-17-
13 февраля 2021 г., 19:00
Уже довольно поздним вечером нас будит Аскольд. Вернее, он лупит в дверь, будит Лаки, а рыжий легонько пинает меня по голени и ворчит в подушку:
— Мир, там хуи кого-то принесли. Открыть надо.
Я молча сажусь на постели, чувствуя, как все тело ноет, подхватываю валяющуюся на полу простыню, завязываю на бедрах, и иду на стук, мысленно матеря чужую настойчивость. Колька, обнаружившийся на пороге, выглядит неприлично счастливым, посвежевшим, и скалится невероятно раздражающе.
— О, — выдыхает он, окинув меня взглядом от макушки до волочащейся по полу простыни. — Как ты хорош собой, Мирослав, — хохотнув, шевелит ухом и кивает на лестничную клетку. — Покурим, что ли?
Ничего не отвечаю, на автопилоте натягиваю сапоги на босу ногу и выползаю за ним в подъезд, как есть — в простыне.
— Ты б оделся, — качает головой охотник, прикуривает две сигареты и сует одну мне. — Простудишься.
— Че-то не хочется, — морщусь я, пытаясь свести ноющие лопатки, и обхватываю фильтр губами.
Первая затяжка — как бальзам на душу.
— Да, хорошо тебя Рыжик отделал, — лыбится Колька, устраиваясь на перилах. — Ты не подумай, я б сам не пришел, но вашу милую беседу весь подъезд слышал, так что мать разволновалась, что вы там просто поубивали друг друга, и послала меня позвать вас ужинать.
— А времени сколько? — хмыкаю, выдыхая дым, прислоняюсь спиной к холодной стене и чувствую, как боль постепенно стихает.
— Одиннадцать почти, — отвечает волк, глядя на тускло мерцающую лампочку под потолком; у меня внутри что-то обрывается, а дым застревает в горле. — Ты не волнуйся, — тут же просит Аскольд, поскольку, видимо, состояние все-таки отражается на моем лице. — Анька у Машки. Наелась и спит. Утром заберете. Все равно у Машки своя двойня, она привыкла ночами не спать, и еще за одним ребенком посмотрит, а вам отдохнуть надо. Да и выпить, думаю, нам троим не помешает. Расталкивай рыжего, а я пока к себе схожу, шмотки вам принесу.
Охотник, докурив, уходит к себе, а я стою еще какое-то время, раздираю фильтр и мерзну, слушая, как за дрожащими стеклами воет ветер и шелестит сухой снег.

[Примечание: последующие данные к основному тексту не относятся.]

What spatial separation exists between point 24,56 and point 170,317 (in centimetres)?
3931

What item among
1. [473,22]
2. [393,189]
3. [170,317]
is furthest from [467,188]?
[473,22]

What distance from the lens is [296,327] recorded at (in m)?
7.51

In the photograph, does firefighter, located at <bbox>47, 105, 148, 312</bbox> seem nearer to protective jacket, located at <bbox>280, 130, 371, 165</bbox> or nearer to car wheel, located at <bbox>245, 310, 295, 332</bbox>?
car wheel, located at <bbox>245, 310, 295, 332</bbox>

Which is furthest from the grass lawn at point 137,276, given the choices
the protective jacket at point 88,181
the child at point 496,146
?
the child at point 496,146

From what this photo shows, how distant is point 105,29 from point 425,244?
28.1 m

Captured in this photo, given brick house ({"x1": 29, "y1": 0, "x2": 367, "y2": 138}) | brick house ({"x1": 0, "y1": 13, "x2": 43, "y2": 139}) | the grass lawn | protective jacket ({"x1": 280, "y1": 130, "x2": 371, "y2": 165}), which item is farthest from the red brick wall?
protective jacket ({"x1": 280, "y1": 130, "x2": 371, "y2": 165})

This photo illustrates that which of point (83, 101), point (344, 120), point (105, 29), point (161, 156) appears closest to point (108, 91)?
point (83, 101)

Разбудить Лисенка оказывается гораздо более сложной задачей, чем ожидалось. Лаки вертится, хнычет, что не хочет вставать, норовит засунуть голову под подушку и, отмахиваясь, случайно умудряется засветить мне по роже. Еле ощутимо, но разбитые губы мгновенно отзываются болью.
Спустя десять минут бессмысленных копошений, я сдаюсь, и, психанув, просто подхватываю мгновенно проснувшегося, взбеленившегося Счастливчика на руки. Он орет, отбивается, требует поставить на пол, но мне-то проебом все. Тяну верещащий сверток в душ, краем одеяла протирая паркет. Оказавшись в ванной, закидываю на плечо, чтобы хоть одна рука свободной была, и, врубив воду, вытряхиваю рыжего из прохудившейся байки.

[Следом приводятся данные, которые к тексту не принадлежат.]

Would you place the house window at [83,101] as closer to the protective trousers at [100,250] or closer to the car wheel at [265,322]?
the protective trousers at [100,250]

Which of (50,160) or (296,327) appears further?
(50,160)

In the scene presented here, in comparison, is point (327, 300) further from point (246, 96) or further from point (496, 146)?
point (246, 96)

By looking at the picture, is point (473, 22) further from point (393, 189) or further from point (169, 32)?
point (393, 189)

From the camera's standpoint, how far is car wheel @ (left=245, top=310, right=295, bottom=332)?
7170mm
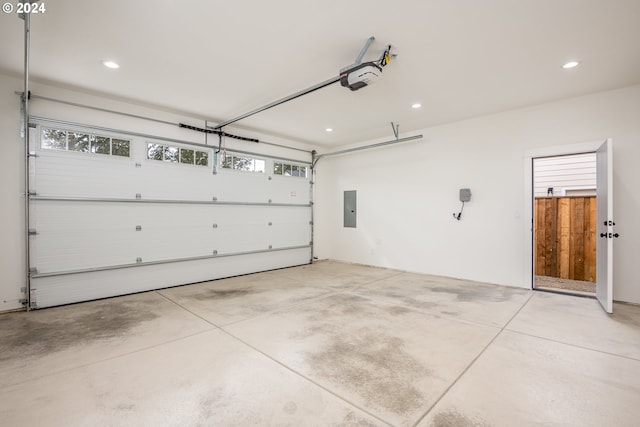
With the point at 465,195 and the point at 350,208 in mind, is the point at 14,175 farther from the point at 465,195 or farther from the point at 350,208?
the point at 465,195

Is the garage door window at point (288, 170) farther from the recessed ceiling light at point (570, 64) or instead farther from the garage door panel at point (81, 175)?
the recessed ceiling light at point (570, 64)

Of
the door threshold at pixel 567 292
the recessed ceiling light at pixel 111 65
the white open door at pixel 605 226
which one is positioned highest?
the recessed ceiling light at pixel 111 65

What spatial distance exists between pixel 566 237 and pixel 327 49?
6.47 m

Лаки шипит, коснувшись ступнями холодного пола, морщит нос, стрижет воздух ушами и, изогнув хвост, готовится, надо полагать, наорать на меня, но я, решив не дожидаться, пока он подберет слова, скидываю простыню и молча заталкиваю Лисенка под струи теплой воды.
Малый морщится, прижимается спиной к кафельной стенке и прикрывает глаза. Окидываю его взглядом, дивясь разнообразию красок и оттенков, и не могу поверить, что это я его так. Смотреть на Лаки просто больно, хотя я сам, наверное, еще краше.
Чувство вины начинает шевелиться под ребрами мерзкой скользкой гадиной. Хочется зацеловать все синяки и ссадины на бледной коже. Хочется просить прощения, и почему-то делается стыдно. Стыдно за то, что поддался раздражению, что закипел настолько, что вообще позволил себе поднять на Рыжика руку.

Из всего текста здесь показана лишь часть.